Scientifically Proven And Regulated Supplements

  1. WHEY PROTEIN ISOLATE. Fast digesting protein taken after your workout to enhance recovery. 1-1.3 grams per pound of lean body mass.
  2. CREATINE  To increase strength and muscle mass. 3-5 grams per day depending on your body weight.
  3. BCAA’s (Branch Chain Amino Acids) Increases muscle protein synthesis, lowers DOMS (Delayed Onset of Muscle Soreness) and improves recovery more than any other amino acids. 5-6 grams post-workout, 4 grams between meals, 4 grams pre-workout.
  4. BETA-ALANINE CAPSULES It’s a new product that increases power output, performance and lean body mass. 
  5. CITRULLINE MALATE Fatigue resistance can enhance muscle protein synthesis.  6-8 grams with a pre-workout meal.
  6. CARNITINE L  Improves performance and recovery. 1 gram pre and post-workout.
  7. FISH OIL Get the highest concentration of EPA and DHA. Some evidence is that it can enhance the anabolic effects of amino acids. 1 gram post and another some other time during the day.
  8. HUPERZINE Caffeine alternative for a focus-pre workout. 200 Micrograms pre-workout.
  9. MULTIVITAMIN  To make sure you fill in any potential nutrition gaps.

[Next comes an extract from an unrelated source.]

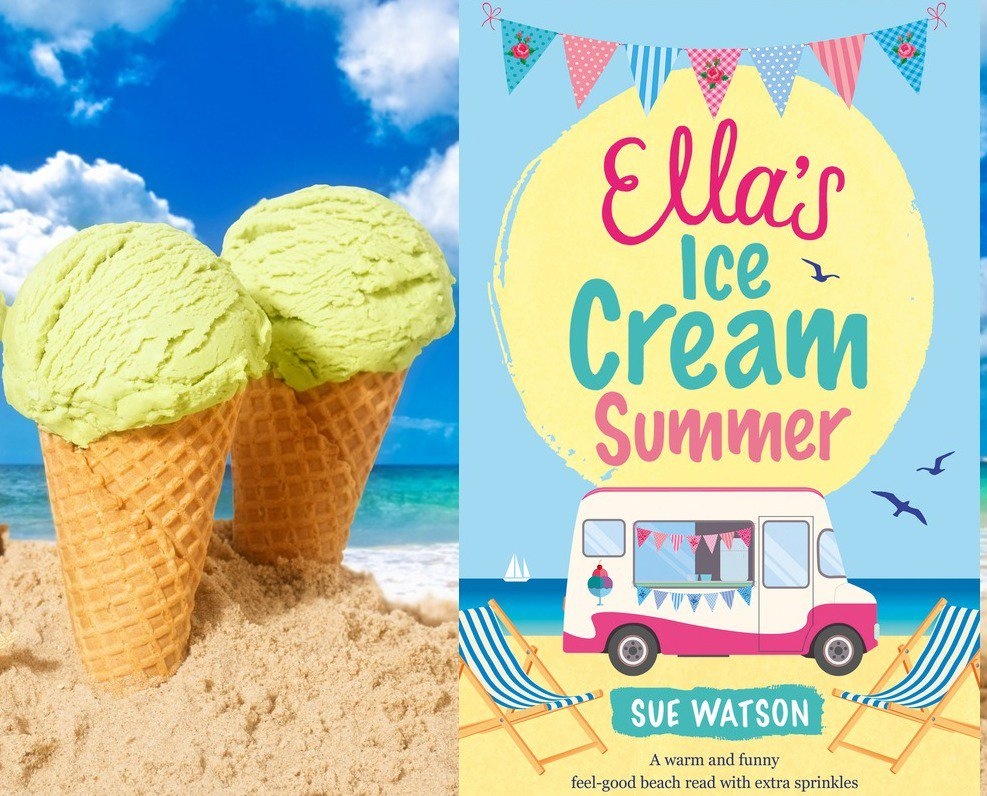 Image result for ella's ice cream summer sue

The Hidden Facts About Supplements

ph3 program

Does It Work And Is It Worth It?

Pro’s and Con’s

Pro’s

  1. Layne Norton is a guru. He’s qualified, dedicated and he seems to have developed the ph3 program with a profound desire to help others.
  2. It can work for the amateur bodybuilder too if you are in the mindset of just wanting to challenge yourself.
  3. It is science-based and the ph3 program will break down barriers allowing linear progression.
  4. It suits various metabolisms having 4 sub- programs.
  5. You get gains very quickly.

Con’s

The PH3 program does work and the results speak for themselves but when you’re thinking about doing any program like this, you have to be obsessed with it because it is not only hard work but also tedious, time inconvenient and expensive:

  1. Weighing all of your food including taking into account that a steak for example will reduce its size to 75% when you fry it, you have to account for this. Calories in olive oil, water intake, supplement intake etc. it all has to be measured and accounted for.
  2. There are 9 supplements recommended, NINE!! It seems it could be quite expensive but for a 13 week program it’s worth subscribing to save alot of money.
  3. It’s time-consuming. I can hack spending 1-2 hours in the gym but spending time counting calories and fats and weighing everything I put down my throat is a bit much for me. But if you’re obsessive it shouldn’t be a problem.
  4. If you are on the low-carb diet plan it will be more of a challenge. It’s gonna take willpower.

Cost

Monthly $6.99 or a Gold membership of $12.99

Yearly $47.99 ($3.99/month)

Why You Should Do The PH3 Program

I think it’s a fantastic program if you are that way inclined because it works, it’s science-based and Layne Norton is a nice trustworthy guy. I trust he has poured his knowledge and passion into this PH3 with the intention of serving dedicated professional bodybuilders.